**Data for analysis**
"""

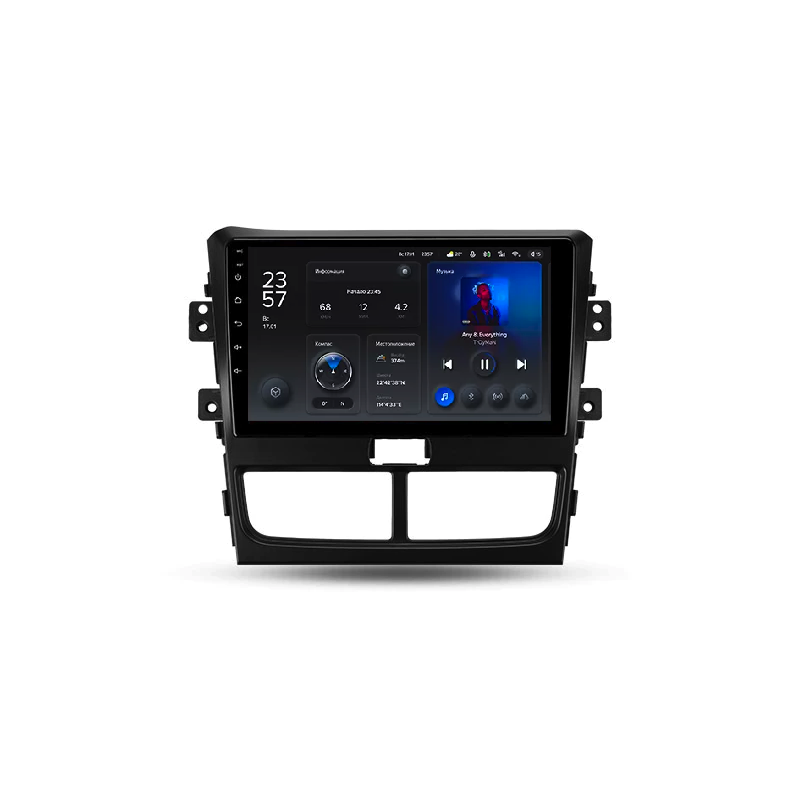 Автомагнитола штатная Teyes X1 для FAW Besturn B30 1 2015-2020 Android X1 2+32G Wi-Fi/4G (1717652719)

"""
"""

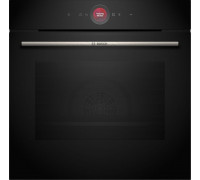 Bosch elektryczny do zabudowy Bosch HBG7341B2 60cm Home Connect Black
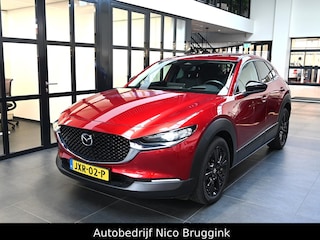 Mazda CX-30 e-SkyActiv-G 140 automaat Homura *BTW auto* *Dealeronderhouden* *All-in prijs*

"""

**Goal of the exercise**
I'd like the lines above repeated exactly, from the one that contains "Bosch elektryczny do" through the one that contains "Mazda CX-30 e-SkyActiv-G", with no pictures.

**Answer to the exercise**
 Bosch elektryczny do zabudowy Bosch HBG7341B2 60cm Home Connect Black
 Mazda CX-30 e-SkyActiv-G 140 automaat Homura *BTW auto* *Dealeronderhouden* *All-in prijs*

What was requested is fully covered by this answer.